Another of Cumming’s multitudinous angles of attack against wind energy is the survival of the brolga:
“All of Australia’s GHG is now less than 1% of the world’s emissions, wind farms in Australia will not reduce the global GHG emissions by any measurable amount. Wind farms will however displace Brolga from their habitat, threatening their survival”
AGL commissioned a separate environmental firm, Biosis, to review the veracity of their Macarthur report:
“Biosis found that the collision mortality rates at Macarthur wind farm are ‘not high relative to other wind farms’.” Key findings of the monitoring research found no brolga deaths and the protected species had successfully bred on the wind farm and continued to return to the site”
Significantly, Cumming’s focus on the preservation of the Brolga isn’t included in Lloyd’s article. Presumably, it distracts from the narrative, somewhat. A science communication writer wrote on uncertainty at The Conversation recently: “Genuine researchers are those rare individuals who have come to terms with their uncertainty and confront it on a daily basis”. This is true; but I’d append a further feature of uncertainty.Those who seek to erode research and damage science use uncertainty as a blank substrate for fear and anger.
As an avian ecologist pointed out on ABC Radio National’s Ockham’s Razor:
“Wind farms are one of the few sources of impacts to birds and bats that are being systematically monitored. Most other forms of energy generation do not monitor impacts. Nor do we have widespread systematic monitoring of all the other human-related activities that we inflict on species – such as collisions with cars, powerlines, windows, poisoning, shooting, pollution etc.”
By presenting estimates of bird mortality without any context, such as monitoring conducted at a coal-fired power station or a gas-fired power station, Lloyd and Cumming together work to damage efforts by scientists to directly address the issue of avian impact.They’re making it harder for scientists to publish work without it being co-opted and misquoted and tarred with the brush of anti-wind groups. Uncertainty and estimation ends up under the wheels of the narrative.
“Environmentalists and environmental scientists have criticized wind energy in various forums for its negative impacts on wildlife, especially birds. This article highlights that nuclear power and fossil-fuelled power systems have a host of environmental and wildlife costs as well, particularly for birds. Therefore, as a low-emission, low-pollution energy source, the wider use of wind energy can save wildlife and birds as it displaces these more harmful sources of electricity”

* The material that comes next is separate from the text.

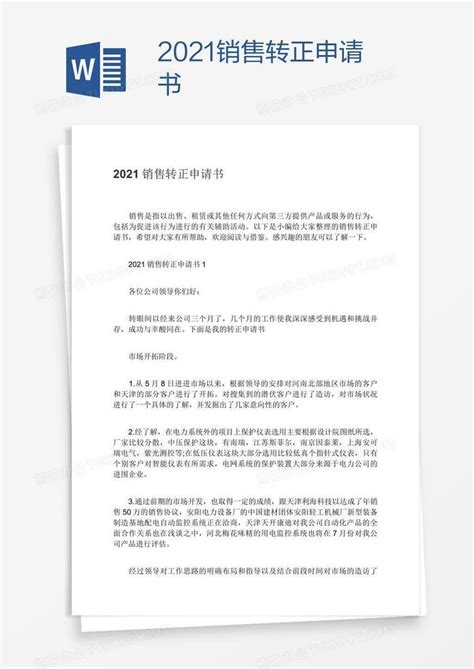 九阳防水2020销售总结暨2021销售大会圆满举行-中国建材家居网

Source + You can read a response to this paper here
So why won’t you see any articles about the impact of Australia’s coal-fired power stations on bird life? Well, fossil fuel companies aren’t required to do any monitoring or reporting, despite the likelihood their impact on wildlife is many times greater than that of wind energy.This is one field of uncertainty very likely to remain untouched by The Australian, Graham Lloyd, and Hamish Cumming. Can’t mess with the narrative, can we?